For & While Loops

Materials adapted from Adrien Osakwe, Larisa M. Soto and Xiaoqi Xie.

1. For Loop

A For Loop is used when you know exactly how many times you want to repeat a task. You are “iterating” over a sequence (like a vector or a list).

The Logic (Pseudo-code):

Note

Think of a for loop like an assembly line. You have a box of items (a vector or list), and you pick them up one by one, do something to them, and set them aside until the box is empty.
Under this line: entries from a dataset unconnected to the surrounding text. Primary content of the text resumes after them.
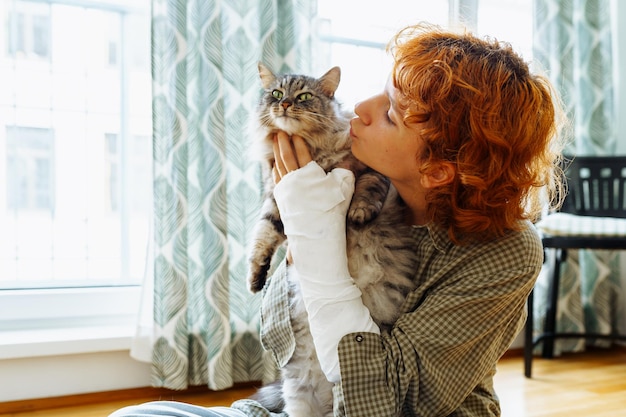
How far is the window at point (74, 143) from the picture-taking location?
2.29 m

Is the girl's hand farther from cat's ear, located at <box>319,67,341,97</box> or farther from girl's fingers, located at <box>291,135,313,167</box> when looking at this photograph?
cat's ear, located at <box>319,67,341,97</box>

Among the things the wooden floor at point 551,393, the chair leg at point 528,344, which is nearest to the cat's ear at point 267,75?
the wooden floor at point 551,393

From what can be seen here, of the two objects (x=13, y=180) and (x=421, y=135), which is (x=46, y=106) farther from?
(x=421, y=135)

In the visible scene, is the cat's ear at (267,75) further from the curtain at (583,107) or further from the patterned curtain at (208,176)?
the curtain at (583,107)

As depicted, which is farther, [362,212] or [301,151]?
[301,151]

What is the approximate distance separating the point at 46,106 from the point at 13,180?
356 mm

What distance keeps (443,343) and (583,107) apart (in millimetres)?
2507

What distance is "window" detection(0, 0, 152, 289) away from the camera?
2.29 meters

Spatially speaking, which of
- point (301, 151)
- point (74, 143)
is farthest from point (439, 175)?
point (74, 143)

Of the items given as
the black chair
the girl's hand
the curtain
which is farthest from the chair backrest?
the girl's hand

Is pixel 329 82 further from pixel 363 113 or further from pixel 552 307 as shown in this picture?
pixel 552 307

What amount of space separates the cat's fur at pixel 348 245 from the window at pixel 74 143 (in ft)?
4.10

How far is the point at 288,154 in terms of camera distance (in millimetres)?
1220

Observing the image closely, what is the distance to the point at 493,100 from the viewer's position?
0.95 metres
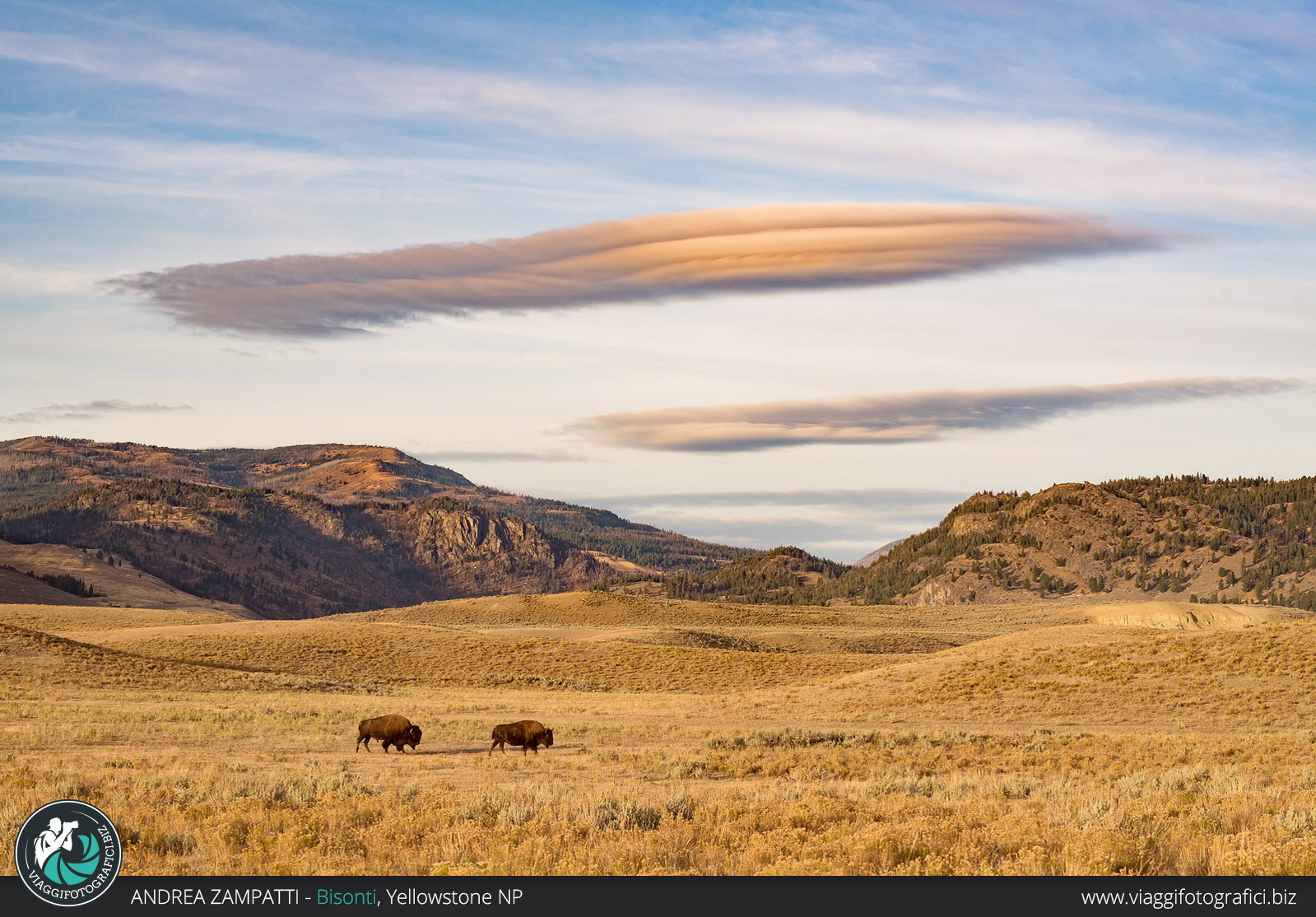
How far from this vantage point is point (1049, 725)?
35.3m

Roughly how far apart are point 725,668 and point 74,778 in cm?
4954

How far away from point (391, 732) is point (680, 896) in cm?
1742

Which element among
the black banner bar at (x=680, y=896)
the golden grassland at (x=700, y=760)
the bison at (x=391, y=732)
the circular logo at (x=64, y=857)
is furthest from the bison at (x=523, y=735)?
the black banner bar at (x=680, y=896)

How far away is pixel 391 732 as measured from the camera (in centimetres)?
2562

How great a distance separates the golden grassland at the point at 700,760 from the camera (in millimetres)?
12320

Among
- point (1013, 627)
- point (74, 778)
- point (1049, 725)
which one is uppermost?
point (74, 778)

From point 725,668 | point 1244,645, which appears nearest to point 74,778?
point 1244,645

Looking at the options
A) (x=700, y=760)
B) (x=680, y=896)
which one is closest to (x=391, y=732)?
(x=700, y=760)

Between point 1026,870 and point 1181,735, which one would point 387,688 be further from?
point 1026,870

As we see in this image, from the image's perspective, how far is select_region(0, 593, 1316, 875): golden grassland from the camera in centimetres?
1232

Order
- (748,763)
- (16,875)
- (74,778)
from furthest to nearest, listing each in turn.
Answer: (748,763)
(74,778)
(16,875)

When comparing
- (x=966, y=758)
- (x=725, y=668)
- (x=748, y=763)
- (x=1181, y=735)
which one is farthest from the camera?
(x=725, y=668)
for (EACH_ITEM in UR_COLLECTION) {
    # 1. Take the current ITEM
    # 2. Perform the ACTION (e.g., calculate its square root)
    # 3. Move to the next ITEM automatically
}

# STOP: The loop ends automatically when the COLLECTION is empty

Example: Counting

# Iterate through the numbers 1 to 10
for (i in 1:10) {
  print(i)
}
[1] 1
[1] 2
[1] 3
[1] 4
[1] 5
[1] 6
[1] 7
[1] 8
[1] 9
[1] 10

Example: Processing Strings

# Iterate through a character vector
x <- c('a', 'ab', 'cab', 'taxi')

for (word in x) {
  print(word)
}
[1] "a"
[1] "ab"
[1] "cab"
[1] "taxi"
Tip

The i or word in the code above is just a placeholder (an “iterator”). You can name it anything you want, but using descriptive names like gene or sample makes your code much easier to read!

2. While Loop

A While Loop is more flexible but also more “dangerous.” It repeats a task as long as a certain condition remains TRUE.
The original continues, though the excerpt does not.